Exposition La Répétition, Frac Franche-Comté, Besançon © photographies Le curieux des arts Gilles Kraemer, visite presse février 2015
Esther Ferrer (née en 1937) joue du contour double, celui de sa silhouette Profils -version B, grande intervention murale in-situ dans l'un des angles de la salle, comme si son corps émettait des ondes s'agrandissant et se propageant autour d'elle jusqu'à disparaître. Comme un murmure s'évanouissant mais que l'on ne perçoit pas alors que la salle abritant cette œuvre résonne de Rhythm 10 (1973-1993) vidéo de Marina Abramovic (née en 1946), performance répétitive et obsédante de planter un couteau entre ses doigts écartés à la façon Dora Maar et de l'enregistrement sonore du fusain de Magali Sanheira (née en 1977) en train de tracer des cercles sur une grande planche. Exceptionnellement la pièce de cette performance, réalisée en direct lors du vernissage de cette exposition, Making circle # 6 est présentée dans une étrange résonance avec Cut papers # 18, performance de Sachiko Abe (née en 1975) également produite lors du vernissage et montrée aussi, comme un nuage blanc de papiers finement découpés que je qualifierai de « jardin sec » tellement il me rappelle le cône de sable du temple Ginkaku-ji à Kyoto. Le noir d'un côté, le blanc de l'autre.

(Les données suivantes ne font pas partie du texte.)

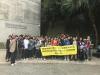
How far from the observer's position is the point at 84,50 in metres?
24.1

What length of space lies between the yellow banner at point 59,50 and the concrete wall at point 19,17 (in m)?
8.16

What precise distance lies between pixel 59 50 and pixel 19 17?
1064cm

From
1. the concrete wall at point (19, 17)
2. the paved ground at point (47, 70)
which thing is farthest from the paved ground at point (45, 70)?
the concrete wall at point (19, 17)

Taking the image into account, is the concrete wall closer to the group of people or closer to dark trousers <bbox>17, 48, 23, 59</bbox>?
the group of people

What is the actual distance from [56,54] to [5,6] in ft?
31.0

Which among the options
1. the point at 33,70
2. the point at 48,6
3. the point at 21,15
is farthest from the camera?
the point at 48,6

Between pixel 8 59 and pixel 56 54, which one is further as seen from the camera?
pixel 56 54

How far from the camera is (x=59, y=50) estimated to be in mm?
24719

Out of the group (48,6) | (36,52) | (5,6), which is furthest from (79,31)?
(36,52)

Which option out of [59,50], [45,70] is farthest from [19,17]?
[45,70]

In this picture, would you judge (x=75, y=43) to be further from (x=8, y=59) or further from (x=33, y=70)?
(x=33, y=70)

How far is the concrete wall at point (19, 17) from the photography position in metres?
32.5

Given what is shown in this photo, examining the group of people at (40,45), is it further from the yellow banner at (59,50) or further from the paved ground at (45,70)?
the paved ground at (45,70)

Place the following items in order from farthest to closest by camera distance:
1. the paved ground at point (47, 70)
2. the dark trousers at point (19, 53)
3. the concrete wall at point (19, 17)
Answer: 1. the concrete wall at point (19, 17)
2. the dark trousers at point (19, 53)
3. the paved ground at point (47, 70)
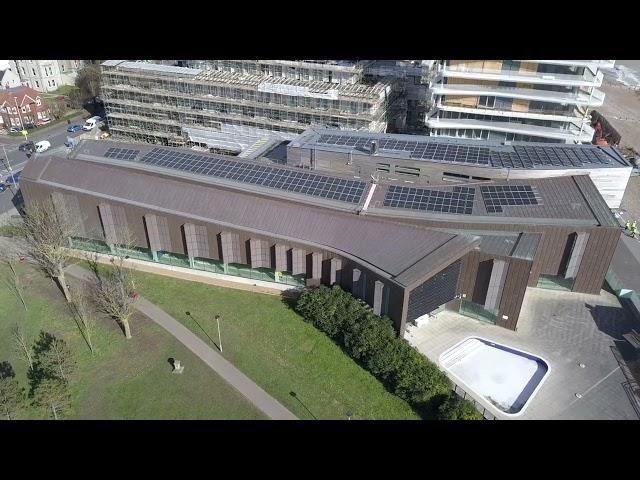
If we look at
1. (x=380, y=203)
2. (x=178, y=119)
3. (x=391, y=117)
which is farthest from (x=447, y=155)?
(x=178, y=119)

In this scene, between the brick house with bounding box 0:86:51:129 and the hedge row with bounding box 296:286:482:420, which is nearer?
the hedge row with bounding box 296:286:482:420

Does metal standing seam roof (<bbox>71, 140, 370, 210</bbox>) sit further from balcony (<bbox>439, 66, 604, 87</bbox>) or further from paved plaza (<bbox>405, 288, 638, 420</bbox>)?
balcony (<bbox>439, 66, 604, 87</bbox>)

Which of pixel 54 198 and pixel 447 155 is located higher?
pixel 447 155

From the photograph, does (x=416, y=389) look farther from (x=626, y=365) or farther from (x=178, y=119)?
(x=178, y=119)

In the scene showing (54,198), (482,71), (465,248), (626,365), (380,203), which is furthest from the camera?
(482,71)

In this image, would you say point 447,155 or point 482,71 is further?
→ point 482,71

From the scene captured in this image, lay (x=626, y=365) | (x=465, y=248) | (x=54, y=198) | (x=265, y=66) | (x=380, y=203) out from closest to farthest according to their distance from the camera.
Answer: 1. (x=626, y=365)
2. (x=465, y=248)
3. (x=380, y=203)
4. (x=54, y=198)
5. (x=265, y=66)

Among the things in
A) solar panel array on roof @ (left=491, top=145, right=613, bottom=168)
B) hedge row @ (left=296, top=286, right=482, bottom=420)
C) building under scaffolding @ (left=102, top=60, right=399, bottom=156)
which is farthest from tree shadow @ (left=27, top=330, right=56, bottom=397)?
A: solar panel array on roof @ (left=491, top=145, right=613, bottom=168)

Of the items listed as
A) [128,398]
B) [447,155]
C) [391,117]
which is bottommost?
[128,398]
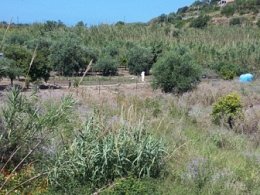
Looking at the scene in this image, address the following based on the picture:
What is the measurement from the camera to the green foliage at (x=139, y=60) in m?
41.4

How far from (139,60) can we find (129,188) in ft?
119

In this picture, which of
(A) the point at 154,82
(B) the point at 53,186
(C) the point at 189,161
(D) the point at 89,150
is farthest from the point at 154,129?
(A) the point at 154,82

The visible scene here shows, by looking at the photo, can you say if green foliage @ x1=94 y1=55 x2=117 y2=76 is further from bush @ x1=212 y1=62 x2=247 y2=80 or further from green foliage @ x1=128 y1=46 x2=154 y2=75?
bush @ x1=212 y1=62 x2=247 y2=80

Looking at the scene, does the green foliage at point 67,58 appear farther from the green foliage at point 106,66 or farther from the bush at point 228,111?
the bush at point 228,111

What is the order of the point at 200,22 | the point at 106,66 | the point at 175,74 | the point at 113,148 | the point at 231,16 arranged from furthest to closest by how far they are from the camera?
the point at 231,16
the point at 200,22
the point at 106,66
the point at 175,74
the point at 113,148

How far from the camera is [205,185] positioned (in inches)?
245

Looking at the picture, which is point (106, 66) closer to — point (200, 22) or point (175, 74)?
point (175, 74)

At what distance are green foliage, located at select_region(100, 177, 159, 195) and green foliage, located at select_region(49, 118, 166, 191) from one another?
41 centimetres

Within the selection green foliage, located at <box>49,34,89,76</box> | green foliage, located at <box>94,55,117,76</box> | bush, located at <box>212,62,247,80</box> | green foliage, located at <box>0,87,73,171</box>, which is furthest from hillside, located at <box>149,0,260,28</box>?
green foliage, located at <box>0,87,73,171</box>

Dans des espaces à part, Steve McQueen (né en 1969) imperturbable dans sa vidéo Deadpan (1997) avec la répétition en 18 fois de la façade en bois d'une maison tombant sur lui, accident auquel il échappe car à chaque fois son corps traverse la fenêtre ouverte et Roman Opalka (1931-2011) dans le questionnement du noir et du blanc, de ses photographies-autoportrait qui blanchissent à mesure qu'il vieillit et de sa peinture de plus en plus blanche construite uniquement de nombres dans un ordre croissant, protocole fascinant et répétitif qu'il développera continuellement jusqu'à sa mort, dans le temps de sa vie.

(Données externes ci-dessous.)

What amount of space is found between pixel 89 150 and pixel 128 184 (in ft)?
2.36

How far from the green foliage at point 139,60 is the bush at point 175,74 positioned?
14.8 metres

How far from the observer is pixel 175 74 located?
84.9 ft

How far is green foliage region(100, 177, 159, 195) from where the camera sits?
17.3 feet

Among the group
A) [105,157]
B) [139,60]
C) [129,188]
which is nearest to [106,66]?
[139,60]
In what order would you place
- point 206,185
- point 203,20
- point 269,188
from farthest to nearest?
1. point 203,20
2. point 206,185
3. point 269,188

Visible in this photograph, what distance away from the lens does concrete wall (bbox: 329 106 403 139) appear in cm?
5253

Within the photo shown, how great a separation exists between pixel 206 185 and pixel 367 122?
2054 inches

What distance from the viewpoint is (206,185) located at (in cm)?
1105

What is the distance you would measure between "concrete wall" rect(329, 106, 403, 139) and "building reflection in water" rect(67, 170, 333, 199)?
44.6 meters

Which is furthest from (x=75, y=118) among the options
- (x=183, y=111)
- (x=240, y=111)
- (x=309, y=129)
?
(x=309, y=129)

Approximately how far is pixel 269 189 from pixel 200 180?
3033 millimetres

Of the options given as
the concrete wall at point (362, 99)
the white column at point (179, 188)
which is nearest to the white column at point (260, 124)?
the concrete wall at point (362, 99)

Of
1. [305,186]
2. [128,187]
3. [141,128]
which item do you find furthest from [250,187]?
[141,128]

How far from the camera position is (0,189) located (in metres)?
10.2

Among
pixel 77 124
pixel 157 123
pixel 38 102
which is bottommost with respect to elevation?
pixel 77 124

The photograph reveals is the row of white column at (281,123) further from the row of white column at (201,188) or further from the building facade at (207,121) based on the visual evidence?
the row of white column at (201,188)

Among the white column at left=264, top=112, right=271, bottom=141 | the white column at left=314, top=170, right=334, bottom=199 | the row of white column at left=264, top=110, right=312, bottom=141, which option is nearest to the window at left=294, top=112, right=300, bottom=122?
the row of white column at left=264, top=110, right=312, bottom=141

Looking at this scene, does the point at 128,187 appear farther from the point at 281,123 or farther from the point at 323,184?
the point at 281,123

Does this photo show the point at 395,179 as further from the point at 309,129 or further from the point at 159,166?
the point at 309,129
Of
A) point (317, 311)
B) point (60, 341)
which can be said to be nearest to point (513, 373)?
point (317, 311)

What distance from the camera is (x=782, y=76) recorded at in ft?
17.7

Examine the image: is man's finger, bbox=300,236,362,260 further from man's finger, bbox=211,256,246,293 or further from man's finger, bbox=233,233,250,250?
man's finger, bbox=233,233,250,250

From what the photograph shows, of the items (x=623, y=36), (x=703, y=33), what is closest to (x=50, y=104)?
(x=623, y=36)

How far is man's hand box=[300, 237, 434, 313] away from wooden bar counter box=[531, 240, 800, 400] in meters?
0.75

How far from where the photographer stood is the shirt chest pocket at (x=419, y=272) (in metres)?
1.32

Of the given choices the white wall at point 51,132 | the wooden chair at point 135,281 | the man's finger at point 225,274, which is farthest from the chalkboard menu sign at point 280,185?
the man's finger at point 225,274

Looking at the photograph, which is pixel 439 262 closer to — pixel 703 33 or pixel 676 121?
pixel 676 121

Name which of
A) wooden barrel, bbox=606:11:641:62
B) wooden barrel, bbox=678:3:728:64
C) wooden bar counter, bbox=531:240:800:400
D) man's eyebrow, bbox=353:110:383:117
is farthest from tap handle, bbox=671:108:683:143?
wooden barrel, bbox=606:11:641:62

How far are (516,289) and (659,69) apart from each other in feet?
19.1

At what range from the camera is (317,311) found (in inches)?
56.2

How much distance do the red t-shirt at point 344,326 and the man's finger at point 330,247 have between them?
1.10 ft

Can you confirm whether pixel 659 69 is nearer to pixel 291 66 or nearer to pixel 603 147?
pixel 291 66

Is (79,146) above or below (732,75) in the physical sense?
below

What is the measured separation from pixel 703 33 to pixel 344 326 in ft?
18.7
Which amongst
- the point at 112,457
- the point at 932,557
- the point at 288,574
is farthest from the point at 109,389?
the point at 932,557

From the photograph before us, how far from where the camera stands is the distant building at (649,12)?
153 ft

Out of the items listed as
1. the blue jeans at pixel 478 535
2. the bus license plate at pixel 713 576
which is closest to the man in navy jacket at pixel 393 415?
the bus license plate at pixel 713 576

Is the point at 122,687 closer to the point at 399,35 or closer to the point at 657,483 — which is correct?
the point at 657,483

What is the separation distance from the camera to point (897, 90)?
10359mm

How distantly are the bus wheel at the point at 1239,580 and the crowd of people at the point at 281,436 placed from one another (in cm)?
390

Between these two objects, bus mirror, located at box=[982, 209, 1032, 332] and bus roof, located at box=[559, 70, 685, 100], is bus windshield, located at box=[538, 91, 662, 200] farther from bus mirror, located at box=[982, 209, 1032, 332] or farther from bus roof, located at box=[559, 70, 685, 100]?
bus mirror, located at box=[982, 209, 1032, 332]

Cette mort qui efface tout jusqu'à tout faire disparaître, jusqu'au blanc total. Jusqu'au rien.
Gilles Kraemer
Frac Franche-Comté, Besançon © photographie Le curieux des arts Gilles Kraemer, visite presse février 2015
Bernard Piffaretti / Juste retour (des choses et des mots) & La Répétition
15 février – 17 mai 2015
Frac Franche-Comté
Cité des arts
25000 Besançon
Tél. 03 81 87 87 00
Internet www.frac-franche-comte.fr
et inventaire de la collection du Frac visible sur www.frac-franche-comte.fr/scripts/inventaire.php
Bernard Piffaretti et Sylvie Zavatta commissaires de l'exposition Bernard Piffaretti.
Sylvie Zavatta, commissaire de l'exposition La Répétition.
Guide des deux expositions gratuits et déclinés pour des personnes en situation de handicap.
Pour vous rendre au Frac, en 10 minutes depuis la gare : bus n°3, arrêt Cité des arts.